▸ **EXERCISE PROMPT**
Exactly as written, print each record in the listing.
..............................
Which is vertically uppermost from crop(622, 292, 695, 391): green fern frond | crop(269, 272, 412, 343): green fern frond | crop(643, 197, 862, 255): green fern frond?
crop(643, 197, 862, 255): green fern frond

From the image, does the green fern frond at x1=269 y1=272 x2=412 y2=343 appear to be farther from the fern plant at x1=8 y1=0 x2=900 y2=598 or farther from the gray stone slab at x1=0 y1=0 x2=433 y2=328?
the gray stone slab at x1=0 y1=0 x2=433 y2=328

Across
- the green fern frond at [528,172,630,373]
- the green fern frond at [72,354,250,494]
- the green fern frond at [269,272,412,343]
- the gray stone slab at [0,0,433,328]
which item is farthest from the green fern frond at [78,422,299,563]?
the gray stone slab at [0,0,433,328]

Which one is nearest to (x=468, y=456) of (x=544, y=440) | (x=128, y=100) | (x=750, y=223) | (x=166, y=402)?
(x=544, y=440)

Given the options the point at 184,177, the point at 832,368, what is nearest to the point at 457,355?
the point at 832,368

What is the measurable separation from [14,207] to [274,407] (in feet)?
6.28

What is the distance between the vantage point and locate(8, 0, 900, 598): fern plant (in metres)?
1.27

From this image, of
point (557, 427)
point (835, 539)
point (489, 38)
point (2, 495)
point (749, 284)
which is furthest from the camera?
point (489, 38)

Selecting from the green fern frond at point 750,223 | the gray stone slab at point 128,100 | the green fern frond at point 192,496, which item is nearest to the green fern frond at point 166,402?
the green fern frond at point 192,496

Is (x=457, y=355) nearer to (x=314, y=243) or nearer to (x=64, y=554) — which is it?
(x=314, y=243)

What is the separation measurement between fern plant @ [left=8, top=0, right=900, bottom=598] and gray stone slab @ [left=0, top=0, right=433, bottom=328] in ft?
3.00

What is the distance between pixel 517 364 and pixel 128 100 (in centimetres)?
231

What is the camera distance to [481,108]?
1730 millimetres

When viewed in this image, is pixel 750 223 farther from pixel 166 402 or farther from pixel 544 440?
..............................
▸ **TASK SOLUTION**
Which is vertically uppermost from crop(622, 292, 695, 391): green fern frond | crop(269, 272, 412, 343): green fern frond | crop(643, 197, 862, 255): green fern frond?
crop(643, 197, 862, 255): green fern frond

From the image, does the green fern frond at x1=269 y1=272 x2=412 y2=343 appear to be farther from the fern plant at x1=8 y1=0 x2=900 y2=598 or farther from the gray stone slab at x1=0 y1=0 x2=433 y2=328?
the gray stone slab at x1=0 y1=0 x2=433 y2=328

Across
- the green fern frond at [528,172,630,373]
- the green fern frond at [72,354,250,494]
- the green fern frond at [269,272,412,343]
- the gray stone slab at [0,0,433,328]
which item is farthest from the green fern frond at [78,422,299,563]?
the gray stone slab at [0,0,433,328]

Which one is nearest to (x=468, y=456) of (x=544, y=440) | (x=128, y=100) | (x=750, y=223) | (x=166, y=402)?
(x=544, y=440)

Given the options the point at 184,177, the point at 832,368, what is nearest to the point at 457,355?
the point at 832,368

What is the measurable separation from [14,207] to [274,407] (in feet)?
6.28

What is the distance between the vantage point and locate(8, 0, 900, 598): fern plant (in metres)?
1.27

From this image, of
point (557, 427)
point (835, 539)
point (489, 38)
point (2, 495)
point (749, 284)
which is furthest from the camera?
point (489, 38)

Selecting from the green fern frond at point 750,223 | the gray stone slab at point 128,100 | the green fern frond at point 192,496, which item is nearest to the green fern frond at point 166,402?
the green fern frond at point 192,496

Is (x=457, y=355) nearer to (x=314, y=243) or nearer to (x=64, y=554) — which is it?
(x=314, y=243)

What is the separation measurement between fern plant @ [left=8, top=0, right=900, bottom=598] and gray stone slab @ [left=0, top=0, right=433, bottom=328] in ft?
3.00

What is the distance between pixel 517 364 and pixel 128 100 (in centimetres)?
231

What is the camera distance to [481,108]?
1730 millimetres

When viewed in this image, is pixel 750 223 farther from pixel 166 402 or farther from pixel 544 440?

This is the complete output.